Throughout this quartet, beauty and meaning often exist in the past – whether that’s a hankering for the pop art of the Sixties, the political radicalism of the Seventies and Eighties, or the postwar welfare state. Again, SA4A, the sinister tentacular security firm that does the government’s dirty work, is a destroyer of the multicultural Britain Smith mourns. In Autumn, one character throws an antique at the firm’s barbed wire fence “bombarding that fence with people’s history and with the artefacts of less cruel and more philanthropic times”.
Smith is much stronger on the absurdities of the digital age. There’s a funny moment when Sacha pinches a Hannah Arendt quote for a school essay on forgiveness. Grace tells her she will need to find the original source. But Sacha insists the Brainyquote website is a primary source. I couldn’t help wishing Smith had focused her energies more in this direction. As it is, her books feel more like products of the internet than critiques of it: unfathomably broad but madly distracting.
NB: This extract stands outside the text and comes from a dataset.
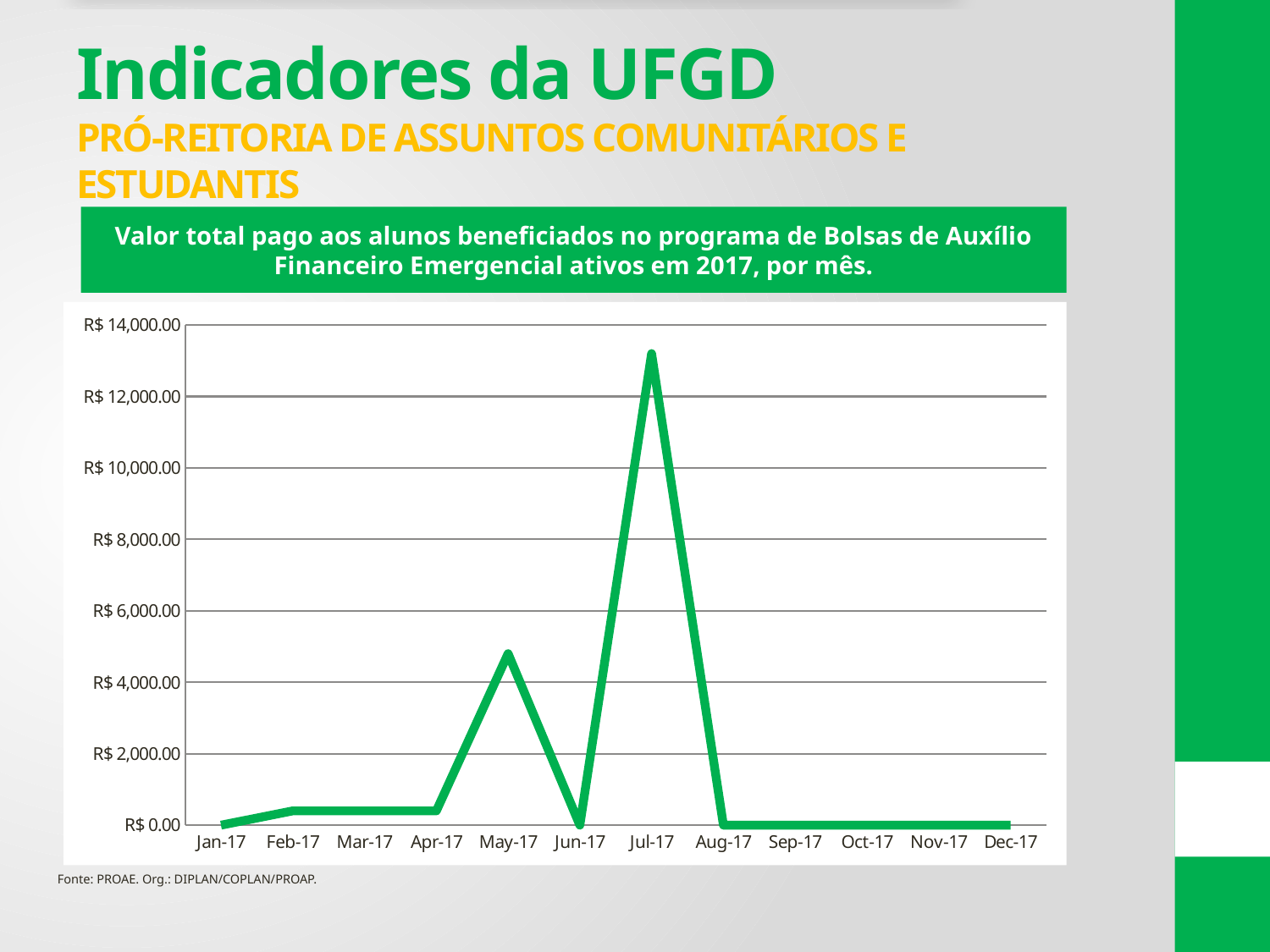
Is the value for May-17 greater or less than R$ 4,000.00? greater What kind of chart is shown on the slide? line chart Is the value for Jul-17 greater or less than R$ 12,000.00? greater Does the value rise or fall from Jun-17 to Jul-17? rise Is the value for Feb-17 greater or less than R$ 2,000.00? less How many months are plotted along the x axis of the chart? 12 Which month has the larger value, Apr-17 or May-17? May-17 Which month has the larger value, May-17 or Jul-17? Jul-17 Which month has the highest value in the chart? Jul-17 Does the value rise or fall from Jul-17 to Aug-17? fall What colour is the line in the chart? green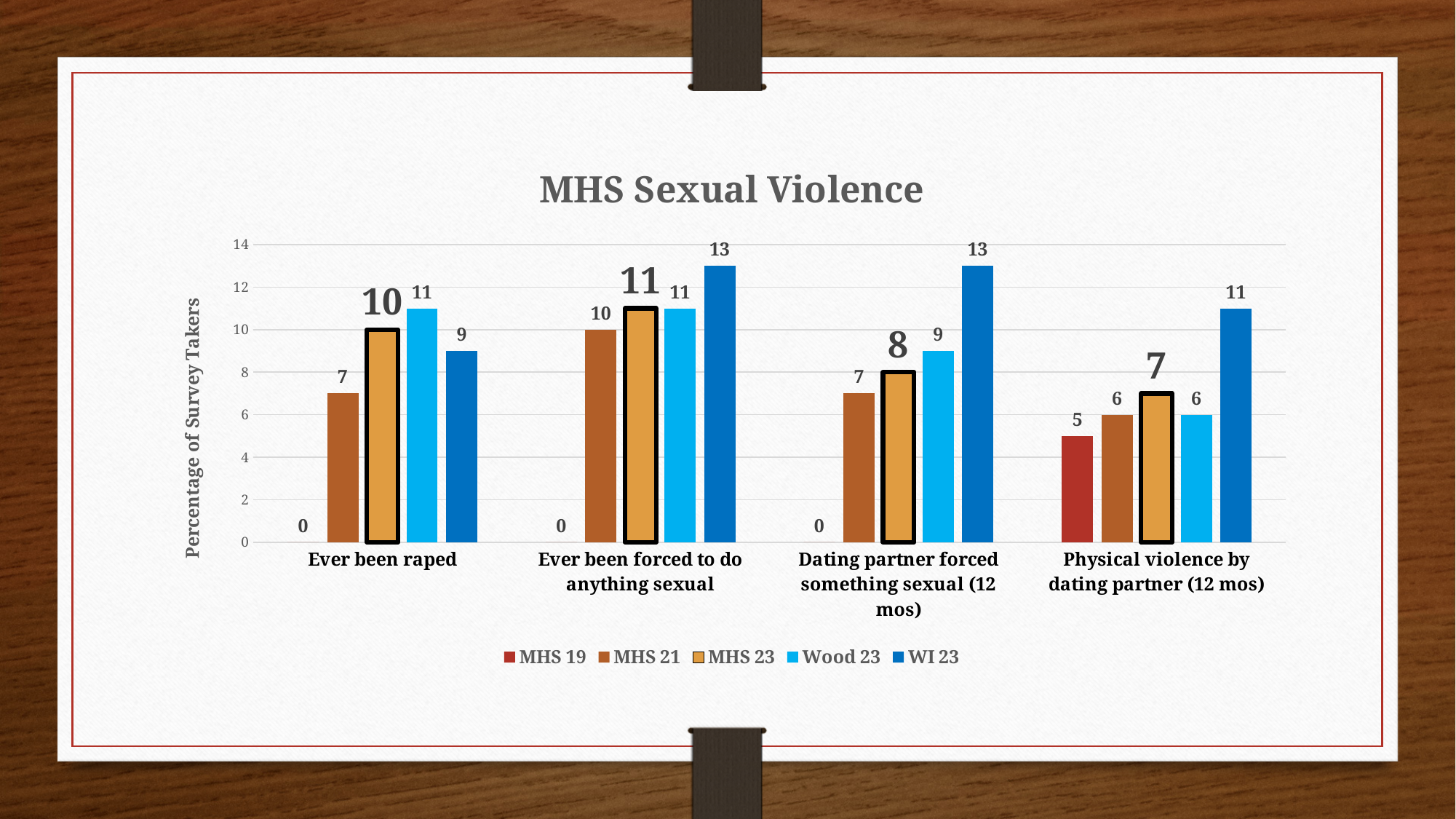
How many series does the legend list? 5 What is the title of the chart? MHS Sexual Violence In the 'Ever been forced to do anything sexual' category, which is larger: the MHS 21 value or the WI 23 value? WI 23 What is the value for MHS 19 in the 'Physical violence by dating partner (12 mos)' category? 5 What is the value for MHS 23 in the 'Ever been raped' category? 10 Which series has the highest value in the 'Dating partner forced something sexual (12 mos)' category? WI 23 What kind of chart is shown on the slide? Bar chart Which series has the lowest value in the 'Physical violence by dating partner (12 mos)' category? MHS 19 What is the value for WI 23 in the 'Ever been forced to do anything sexual' category? 13 How many categories are shown on the x axis? 4 What is the difference between the WI 23 and MHS 21 values in the 'Ever been raped' category? 2 What is the value for Wood 23 in the 'Dating partner forced something sexual (12 mos)' category? 9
Given that it begins with a warning about indifference, Summer lacks the moral weight that you would expect from the concluding volume of such an ambitious quartet. The prose dashes from image to image, anecdote to anecdote, amassing references and – by extension – possible meanings. It’s also occasionally sloppy. Boris Johnson’s article on Muslim women looking like letter boxes didn’t run in the Evening Standard but the Telegraph; he was not paid £275,000 for it, that was his annual fee. There are enough ways to damn the Prime Minister without the need for embellishment. Summer includes many attacks on the Tories, but the fact that some of Smith’s examples are real, some fudged and some exaggerated is confusing and weakens her case.
There’s an equally telling moment near the end, when Charlotte is harangued for writing about art instead of “the health workers and the everydayers, the deliverers, the postmen and women, the people working the factories, the supermarkets, the ones holding all our lives in their hands”. Charlotte wearily replies, “Uh-huh”, explaining she’s feeling too disconnected from everything. It’s a valid answer – perhaps one that reflects Smith’s own feelings. But the fact that she has spent four novels writing about middle-class characters who work in the arts undermines the case for her as national novelist. One of the few exceptions is Brit in Spring, a working-class woman in her twenties who’s losing her soul working in an immigration removal centre. The portrayal isn’t always convincing, but Brit’s internal conflict feels like a real predicament and provides much-needed narrative tension.
Will these books become future classics? Possibly, though less for their literary merit and more as social documents. For there is something about the antic spirit of these novels that mimics the unruliness of our age. They proceed by sound-bites, half-funny puns and nostalgic anecdotes about Britain’s past greatness, as if to deflect from the fact there really is no plan. One can’t help wondering if this project has all been an impish game.